What happens if I believe what SCO says. And I want to pay the license fee's? I was at forum, saw the slides etc.. Looks compelling to me.
And tell me this... Whats so wrong about protecting their IP anyway?
Have you _tried_ to buy a license? I have, 3 times, and so far I have been waiting over 3 weeks for a response from SCO.
Each time it is the same, "give us your contact information, we are very busy and will have to get back to you".
Eiter, they don't want my money, they have horrid customer service, or they don't care because actually getting the licenses isn't important to them.
go ahead, call them and ask for a license.
"What happens if I believe what SCO says. And I want to pay the license fee's? "
Wait for the invoice, or call them and offer to buy a license.
"Whats so wrong about protecting their IP anyway?" It's not theirs to protect, for starters. The code they showed can be traced into something SCO/Caldera RELEASED for public use beforeDarl started his rampage.
"Wait for the invoice, or call them and offer to buy a license. "
No, do not call and offer to buy a license unless you have your head in the sand. That is just stupidity. Do not offer to buy a license when the trials have not commenced.
See your own legal team first. Then think on it, and see them again and repeat until it becomes clear what to do.
>> I don't recall asking for attacks by guys that don't know what they are talking about.. I came here to discuss license's and SCO operating systems. <<
I apologize ... too much technical focus.
As an alternative for SMBs, I think either Linux or FreeBSD would be appropriate. The problem I see for these customers is whether their applications can be ported (or run) on these platforms.
If I was an ISV, I would be looking to have my application run on more platforms than OpenServer or UnixWare. If nothing else, this gives the ISV experience with those platforms, and an alternative no matter what happens with SCO.
There are several US (nationwide) providing support for these platforms, and well as companies in EMEA and APAC/Australia.
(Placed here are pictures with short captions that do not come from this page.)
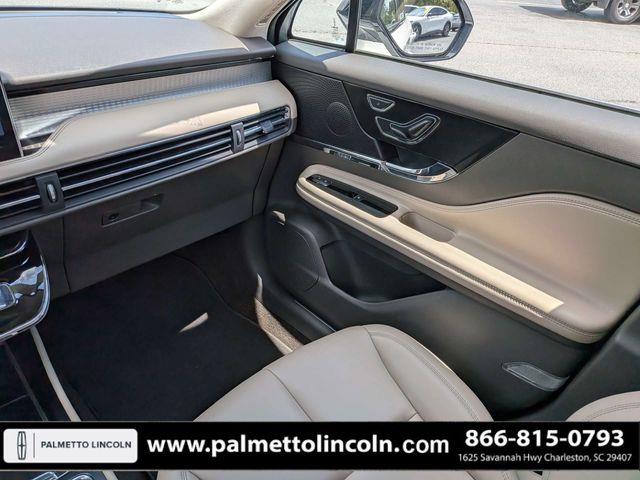 2023 Lincoln Corsair - $32,899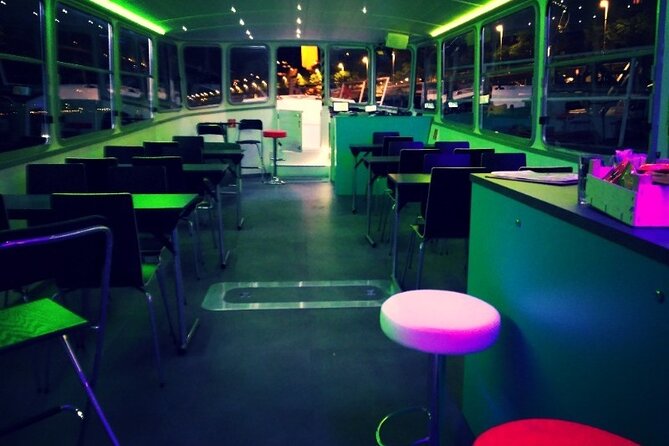 One hour Hen or Stag private party boat Budapest with unlimited beer and wine - Drinks, champagne, and the onboard bar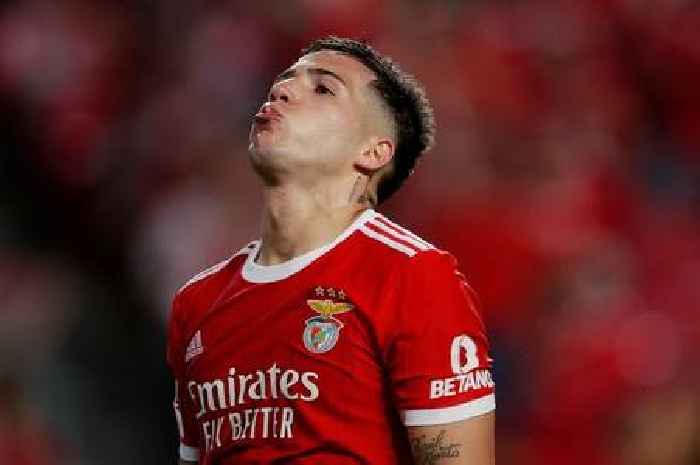 Todd Boehly tipped for late Chelsea Enzo Fernandez transfer plan as Benfica make £132m decision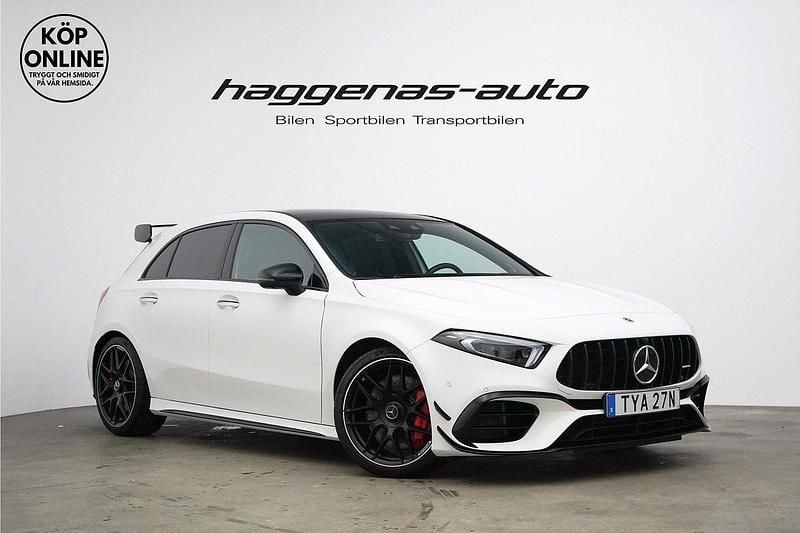 Vit Begagnad 2022 Mercedes A45 AMG AMG Halvkombi | 579 000 kr (Marknadspris) - Bild 1/4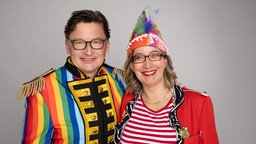 Yvonne Willicks und Stefan Verhasselt karnevalistisch verkleidet im Porträt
I would imagine that if the application operated on the chosen platform, then these companies would support the underlying platform.
> It's quite obvious that you boys don't know business.. SMB = SMALL MEDUIM BUSINESS doesn't have ANYTHING todo with Windows network protocols..
A guy who is gullible enough to believe SCO's dog-and-pony slide show after it's been debunked by about 1000 different people on the Net shouldn't be pointing the finger at anyone else for ignorance.
> I don't recall asking for attacks by guys that don't know what they are talking about..
>> I came here to discuss license's and SCO operating systems.
No one cares about SCO operating systems, least of all SCO.
I'm not attacking anyone here. Like I said in another post, if you were in my area, I might even be interested in doing business - I think there are still some solid leads amongst the SCO resellers. But in any case, it's not me that's tied to the sinking ship.
Oops.. that makes more sense in this context, even though SCO was touting its new Samba based stuff.
In any case, Linux has plenty of traction in this market:
*) It's easy to find people who know it, so you aren't going out on a limb by choosing it.
*) It's cheap.
*) It's stable.
*) It's relatively secure (although you do need to keep it up to date as with any other system).
*) It's becoming very widespread.
*) It runs on standard protocols - you could always switch to something like Solaris if you go from being a SMB to a Big B.
And so on...
If you believe that SCO's IP has been infringed, it doesn't mean that you are legally obliged to pay them as a LINUX user. If you WANT to pay the license fee, pay it (not sure why you would want to, maybe you feel it's a moral issue or something). No one's stopping you (except maybe SCO... I called them asking how I could come into compliance, they said they'd call me back, that was 2 weeks ago).
There's nothing wrong with a company protecting their IP. I don't believe that's what SCO is doing though. Maybe you do.